> [What the task requires]: Please read the records below and return each line holding the string "cattle".

BEGIN

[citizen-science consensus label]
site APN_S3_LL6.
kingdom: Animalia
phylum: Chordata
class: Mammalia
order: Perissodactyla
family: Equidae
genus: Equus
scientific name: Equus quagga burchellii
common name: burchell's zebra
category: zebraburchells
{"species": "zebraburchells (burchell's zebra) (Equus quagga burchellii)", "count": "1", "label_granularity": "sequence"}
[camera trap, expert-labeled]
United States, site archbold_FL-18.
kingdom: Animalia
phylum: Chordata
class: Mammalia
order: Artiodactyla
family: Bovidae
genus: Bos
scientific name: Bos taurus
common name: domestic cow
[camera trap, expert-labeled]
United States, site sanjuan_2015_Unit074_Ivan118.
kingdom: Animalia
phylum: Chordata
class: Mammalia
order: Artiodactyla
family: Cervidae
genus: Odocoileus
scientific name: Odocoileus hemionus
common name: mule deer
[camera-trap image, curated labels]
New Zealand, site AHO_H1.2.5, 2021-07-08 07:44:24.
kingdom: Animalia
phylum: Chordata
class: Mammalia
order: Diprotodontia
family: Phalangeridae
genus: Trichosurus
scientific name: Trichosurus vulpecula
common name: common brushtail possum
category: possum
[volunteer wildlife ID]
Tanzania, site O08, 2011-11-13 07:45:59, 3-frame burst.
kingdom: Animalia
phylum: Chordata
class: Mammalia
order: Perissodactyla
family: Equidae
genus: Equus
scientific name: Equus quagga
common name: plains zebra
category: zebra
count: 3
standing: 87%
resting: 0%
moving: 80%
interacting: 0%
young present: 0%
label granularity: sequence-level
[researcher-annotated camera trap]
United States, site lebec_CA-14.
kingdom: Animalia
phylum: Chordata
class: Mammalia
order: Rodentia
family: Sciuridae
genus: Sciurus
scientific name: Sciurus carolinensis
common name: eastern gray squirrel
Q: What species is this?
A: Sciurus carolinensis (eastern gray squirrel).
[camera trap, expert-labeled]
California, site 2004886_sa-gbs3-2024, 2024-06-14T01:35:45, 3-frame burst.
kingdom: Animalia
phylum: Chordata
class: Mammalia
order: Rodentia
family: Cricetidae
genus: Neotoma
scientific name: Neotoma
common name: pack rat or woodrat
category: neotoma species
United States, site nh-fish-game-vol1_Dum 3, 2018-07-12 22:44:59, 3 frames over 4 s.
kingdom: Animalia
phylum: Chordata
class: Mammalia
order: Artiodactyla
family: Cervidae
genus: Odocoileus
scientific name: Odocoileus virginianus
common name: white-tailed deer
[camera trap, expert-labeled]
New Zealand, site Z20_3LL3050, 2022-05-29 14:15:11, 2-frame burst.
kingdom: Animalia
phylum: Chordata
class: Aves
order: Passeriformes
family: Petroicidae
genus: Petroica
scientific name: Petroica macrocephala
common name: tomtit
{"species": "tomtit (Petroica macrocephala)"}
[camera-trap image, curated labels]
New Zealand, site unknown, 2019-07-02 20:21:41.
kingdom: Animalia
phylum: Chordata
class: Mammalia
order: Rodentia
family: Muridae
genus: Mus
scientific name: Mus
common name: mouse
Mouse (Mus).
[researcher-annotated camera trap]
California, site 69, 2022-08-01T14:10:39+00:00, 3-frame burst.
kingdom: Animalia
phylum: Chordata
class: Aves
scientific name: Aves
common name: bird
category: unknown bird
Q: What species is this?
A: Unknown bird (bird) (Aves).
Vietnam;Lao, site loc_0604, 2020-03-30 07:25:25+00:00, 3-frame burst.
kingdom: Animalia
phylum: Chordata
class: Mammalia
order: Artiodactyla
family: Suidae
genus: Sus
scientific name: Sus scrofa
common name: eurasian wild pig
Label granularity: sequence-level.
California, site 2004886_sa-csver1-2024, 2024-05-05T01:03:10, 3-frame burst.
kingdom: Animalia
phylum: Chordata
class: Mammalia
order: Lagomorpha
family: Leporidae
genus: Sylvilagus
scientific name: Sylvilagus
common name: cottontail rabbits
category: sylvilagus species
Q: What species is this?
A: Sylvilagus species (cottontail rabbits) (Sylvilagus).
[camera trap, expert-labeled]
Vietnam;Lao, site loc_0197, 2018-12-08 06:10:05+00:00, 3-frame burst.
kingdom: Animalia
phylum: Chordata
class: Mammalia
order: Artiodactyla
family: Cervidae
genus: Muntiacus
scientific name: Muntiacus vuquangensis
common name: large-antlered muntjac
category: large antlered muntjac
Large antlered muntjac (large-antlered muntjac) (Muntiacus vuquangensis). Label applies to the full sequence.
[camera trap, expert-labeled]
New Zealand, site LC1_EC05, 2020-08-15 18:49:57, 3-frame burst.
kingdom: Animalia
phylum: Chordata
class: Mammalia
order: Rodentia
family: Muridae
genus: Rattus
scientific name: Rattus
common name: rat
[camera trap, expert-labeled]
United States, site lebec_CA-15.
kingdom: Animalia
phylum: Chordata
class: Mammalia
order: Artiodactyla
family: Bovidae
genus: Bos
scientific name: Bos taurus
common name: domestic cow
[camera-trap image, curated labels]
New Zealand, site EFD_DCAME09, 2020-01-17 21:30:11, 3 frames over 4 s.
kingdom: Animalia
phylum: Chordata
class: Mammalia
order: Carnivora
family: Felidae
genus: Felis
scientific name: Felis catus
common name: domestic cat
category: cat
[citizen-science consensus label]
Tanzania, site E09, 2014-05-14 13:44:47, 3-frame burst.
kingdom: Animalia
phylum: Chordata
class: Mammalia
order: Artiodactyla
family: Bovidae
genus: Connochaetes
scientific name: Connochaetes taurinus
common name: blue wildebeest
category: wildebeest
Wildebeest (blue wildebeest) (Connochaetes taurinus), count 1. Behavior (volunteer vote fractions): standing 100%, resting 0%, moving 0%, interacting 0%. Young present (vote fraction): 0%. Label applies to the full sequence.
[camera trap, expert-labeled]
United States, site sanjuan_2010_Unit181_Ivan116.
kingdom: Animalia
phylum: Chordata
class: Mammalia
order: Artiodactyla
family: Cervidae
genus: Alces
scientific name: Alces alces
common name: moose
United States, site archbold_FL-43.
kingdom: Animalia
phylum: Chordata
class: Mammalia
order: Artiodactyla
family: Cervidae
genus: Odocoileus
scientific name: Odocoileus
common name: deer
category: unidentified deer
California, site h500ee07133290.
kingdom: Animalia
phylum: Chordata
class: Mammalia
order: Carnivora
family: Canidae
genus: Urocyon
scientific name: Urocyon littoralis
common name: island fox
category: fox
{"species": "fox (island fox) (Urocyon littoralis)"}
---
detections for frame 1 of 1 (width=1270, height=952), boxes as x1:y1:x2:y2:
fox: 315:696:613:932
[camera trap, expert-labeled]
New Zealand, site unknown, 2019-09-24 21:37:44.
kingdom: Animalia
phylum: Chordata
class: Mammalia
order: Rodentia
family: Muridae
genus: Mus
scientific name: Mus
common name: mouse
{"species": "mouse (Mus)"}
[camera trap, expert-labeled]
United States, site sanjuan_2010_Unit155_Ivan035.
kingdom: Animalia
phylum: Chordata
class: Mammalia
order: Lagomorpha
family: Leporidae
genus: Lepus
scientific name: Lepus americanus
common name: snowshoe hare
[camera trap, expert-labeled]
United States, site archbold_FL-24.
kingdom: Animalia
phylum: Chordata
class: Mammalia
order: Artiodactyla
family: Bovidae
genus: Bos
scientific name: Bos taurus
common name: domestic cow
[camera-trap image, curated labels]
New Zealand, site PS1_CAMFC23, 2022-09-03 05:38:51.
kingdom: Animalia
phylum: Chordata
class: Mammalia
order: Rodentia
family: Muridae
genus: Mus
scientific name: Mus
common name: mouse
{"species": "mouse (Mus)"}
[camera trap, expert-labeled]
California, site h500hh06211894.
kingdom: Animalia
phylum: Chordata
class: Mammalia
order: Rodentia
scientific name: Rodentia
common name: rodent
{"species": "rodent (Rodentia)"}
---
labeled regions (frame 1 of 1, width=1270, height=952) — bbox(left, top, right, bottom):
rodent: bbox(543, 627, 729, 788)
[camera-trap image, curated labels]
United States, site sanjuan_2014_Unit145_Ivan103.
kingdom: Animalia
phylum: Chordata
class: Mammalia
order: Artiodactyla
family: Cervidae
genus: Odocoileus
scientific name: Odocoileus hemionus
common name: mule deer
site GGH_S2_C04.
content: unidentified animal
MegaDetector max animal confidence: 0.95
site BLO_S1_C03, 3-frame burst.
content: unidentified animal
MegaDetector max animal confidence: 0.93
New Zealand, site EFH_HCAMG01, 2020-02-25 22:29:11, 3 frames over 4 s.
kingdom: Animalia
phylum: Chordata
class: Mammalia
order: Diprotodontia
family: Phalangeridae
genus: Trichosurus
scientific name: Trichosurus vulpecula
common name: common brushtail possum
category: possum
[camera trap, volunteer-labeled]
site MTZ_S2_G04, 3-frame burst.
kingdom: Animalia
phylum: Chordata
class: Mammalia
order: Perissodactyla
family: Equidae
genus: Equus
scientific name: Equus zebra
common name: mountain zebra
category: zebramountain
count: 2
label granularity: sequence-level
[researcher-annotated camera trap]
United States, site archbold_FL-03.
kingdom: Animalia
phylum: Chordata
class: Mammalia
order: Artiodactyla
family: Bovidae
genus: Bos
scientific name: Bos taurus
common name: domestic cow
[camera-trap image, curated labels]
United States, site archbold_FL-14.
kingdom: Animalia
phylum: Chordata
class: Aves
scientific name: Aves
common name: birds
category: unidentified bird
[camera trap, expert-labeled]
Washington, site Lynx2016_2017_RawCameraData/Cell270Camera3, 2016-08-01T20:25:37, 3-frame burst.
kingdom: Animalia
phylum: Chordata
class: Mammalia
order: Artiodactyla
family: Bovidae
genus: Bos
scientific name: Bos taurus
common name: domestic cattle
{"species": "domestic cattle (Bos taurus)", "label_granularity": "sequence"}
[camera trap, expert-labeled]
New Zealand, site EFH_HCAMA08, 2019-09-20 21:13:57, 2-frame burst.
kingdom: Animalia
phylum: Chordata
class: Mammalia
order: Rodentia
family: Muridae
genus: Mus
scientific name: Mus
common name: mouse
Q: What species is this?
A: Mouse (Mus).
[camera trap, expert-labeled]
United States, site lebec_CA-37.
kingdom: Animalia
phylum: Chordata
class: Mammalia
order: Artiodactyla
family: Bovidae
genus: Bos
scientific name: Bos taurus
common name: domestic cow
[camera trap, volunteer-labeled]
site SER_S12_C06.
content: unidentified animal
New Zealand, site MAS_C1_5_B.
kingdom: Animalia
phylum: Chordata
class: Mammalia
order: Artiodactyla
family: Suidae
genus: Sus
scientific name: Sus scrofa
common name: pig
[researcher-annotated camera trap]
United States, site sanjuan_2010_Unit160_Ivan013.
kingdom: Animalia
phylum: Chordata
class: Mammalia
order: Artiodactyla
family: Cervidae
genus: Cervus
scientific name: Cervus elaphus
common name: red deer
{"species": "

END

> [Task output]:
common name: domestic cattle
{"species": "domestic cattle (Bos taurus)", "label_granularity": "sequence"}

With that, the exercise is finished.